Trump has used Twitter for a way to bypass traditional media and get his message out unfiltered.  When someone working with a social media company can effectively mute the POTUS because he disagrees with his views, that’s a problem.  Maybe you’re a die-hard Democrat and thinks it’s a good thing someone shut down the Trump-ster.  But imagine if the same thing had been done to President Obama.  Would you feel differently?

“My Twitter account was taken down for 11 minutes by a rogue employee,” the President said via tweet.  “I guess the word must finally be getting out-and having an impact.”

How much control should social media companies have over public discourse?

It raises the question about how much control social media companies have over public discourse, whether they’ve created something that can even be controlled, and whether it should be controlled.

With a backdrop of Congressional investigations into Facebook ads and the role they may have played in the recent election, the platforms themselves are coming under scrutiny.

Is a company like Facebook allowed to have its own political viewpoint and control the conversation?  Or do they have to stay non-partisan?  Tough questions with no easy answers.

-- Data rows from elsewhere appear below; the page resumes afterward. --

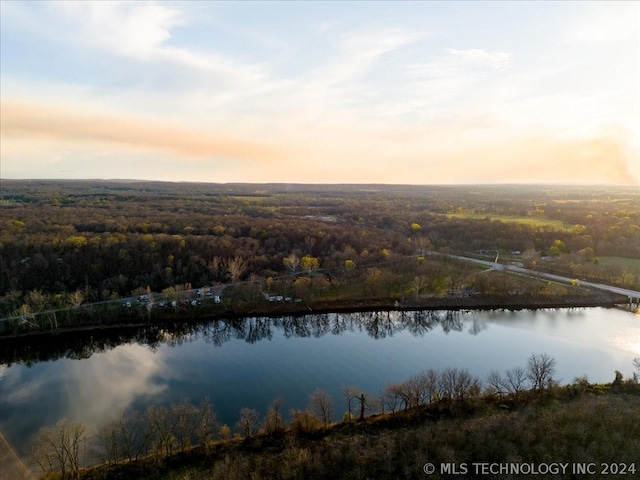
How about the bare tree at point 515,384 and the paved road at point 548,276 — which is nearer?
the bare tree at point 515,384

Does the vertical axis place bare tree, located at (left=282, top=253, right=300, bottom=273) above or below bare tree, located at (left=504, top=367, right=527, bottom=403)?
above

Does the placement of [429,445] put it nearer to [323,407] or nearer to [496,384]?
Result: [323,407]

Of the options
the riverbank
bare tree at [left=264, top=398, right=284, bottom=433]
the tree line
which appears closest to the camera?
the tree line

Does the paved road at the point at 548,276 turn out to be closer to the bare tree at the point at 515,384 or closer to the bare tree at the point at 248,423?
the bare tree at the point at 515,384

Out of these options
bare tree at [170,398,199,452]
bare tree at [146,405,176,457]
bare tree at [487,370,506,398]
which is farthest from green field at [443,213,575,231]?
bare tree at [146,405,176,457]

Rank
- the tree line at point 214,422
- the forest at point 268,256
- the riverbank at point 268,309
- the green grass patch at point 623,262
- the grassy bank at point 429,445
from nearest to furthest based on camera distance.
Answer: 1. the grassy bank at point 429,445
2. the tree line at point 214,422
3. the riverbank at point 268,309
4. the forest at point 268,256
5. the green grass patch at point 623,262

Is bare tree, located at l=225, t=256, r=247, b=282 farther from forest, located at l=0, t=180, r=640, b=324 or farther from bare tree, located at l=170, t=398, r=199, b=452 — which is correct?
bare tree, located at l=170, t=398, r=199, b=452

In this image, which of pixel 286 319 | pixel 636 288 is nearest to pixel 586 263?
pixel 636 288

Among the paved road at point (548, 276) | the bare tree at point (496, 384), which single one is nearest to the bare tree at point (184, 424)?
the bare tree at point (496, 384)

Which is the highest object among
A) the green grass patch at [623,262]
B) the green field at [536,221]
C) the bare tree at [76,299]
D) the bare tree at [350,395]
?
the green field at [536,221]
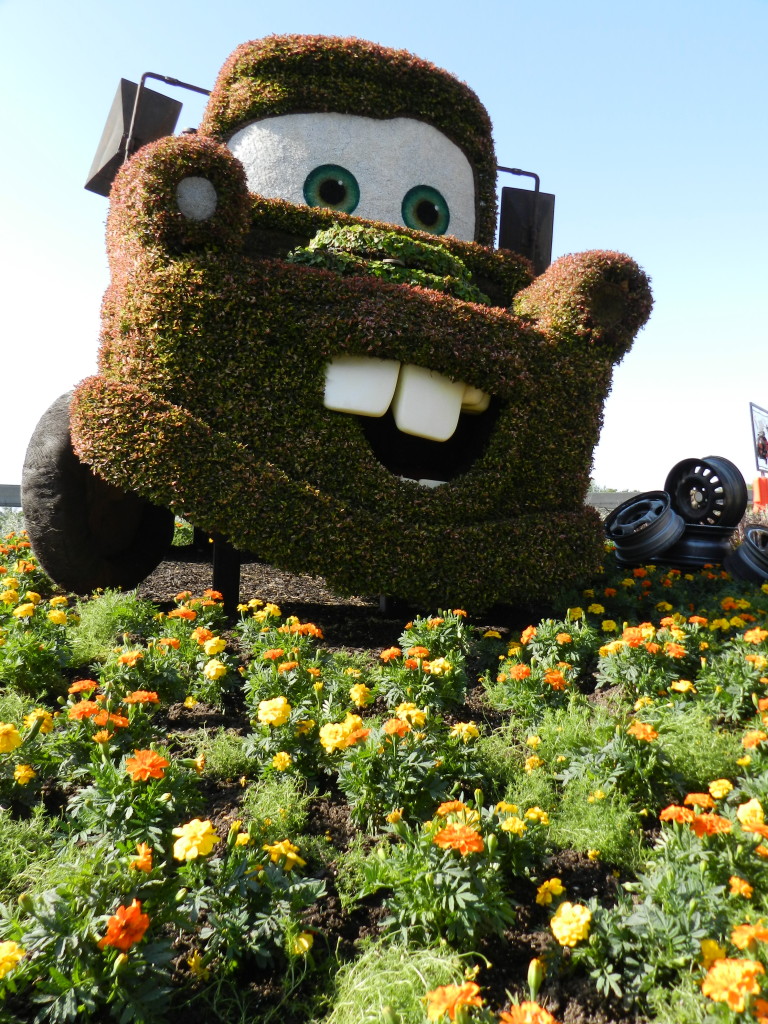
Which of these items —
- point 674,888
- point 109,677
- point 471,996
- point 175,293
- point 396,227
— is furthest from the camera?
point 396,227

Certainly the company has the right to make its views known just as you have the right to stop doing business with the company if you don’t like it’s political.  The company has no legal responsibility to provide balance or opposing viewpoints.  In fact, Facebook CEO Mark Zuckerberg has said repeatedly that Facebook is not a media company – that it is a platform for individuals to share views.

So do they have a responsibility to manage those views?

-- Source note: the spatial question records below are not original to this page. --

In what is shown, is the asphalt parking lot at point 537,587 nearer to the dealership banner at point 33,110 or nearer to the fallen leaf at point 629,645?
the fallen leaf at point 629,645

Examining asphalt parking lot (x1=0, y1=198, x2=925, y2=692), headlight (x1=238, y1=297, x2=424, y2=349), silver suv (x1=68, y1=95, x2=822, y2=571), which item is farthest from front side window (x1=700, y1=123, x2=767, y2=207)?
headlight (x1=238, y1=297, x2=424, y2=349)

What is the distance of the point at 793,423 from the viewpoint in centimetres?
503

“We’re a new kind of platform for public discourse — and that means we have a new kind of responsibility to enable people to have the most meaningful conversations,” Zuckerberg said in a Facebook post, “and to build a space where people can be informed.”

Are social media companies really media companies with responsibilities or are they more similar to a town square?

 

 

Twitter initially reported that President Trump take-down was done by an employee, but later amended the statement to say it was a contractor on their last day working with Twitter.  It makes you wonder about the company’s internal security.

“We have implemented safeguards to prevent this from happening again. We won’t be able to share all details about our internal investigation or updates to our security measures, but we take this seriously and our teams are on it.” – Twitter via Twitter

twitter gov on trump

It does lead you to think about the amount of power a few tech leaders could have on the national discourse. Cloudflare CEO Matthew Prince was on CNN recently, being interviewing for his decision to kick a neo-Nazi group off his platform.  While he got praised by many for his decision, he also has concerns.

“I think it is really risky if you have a group of essentially 10 tech CEOs, that if you somehow offend all 10 of them,” Prince told CNN, “that you can effectively not be on the internet anymore.”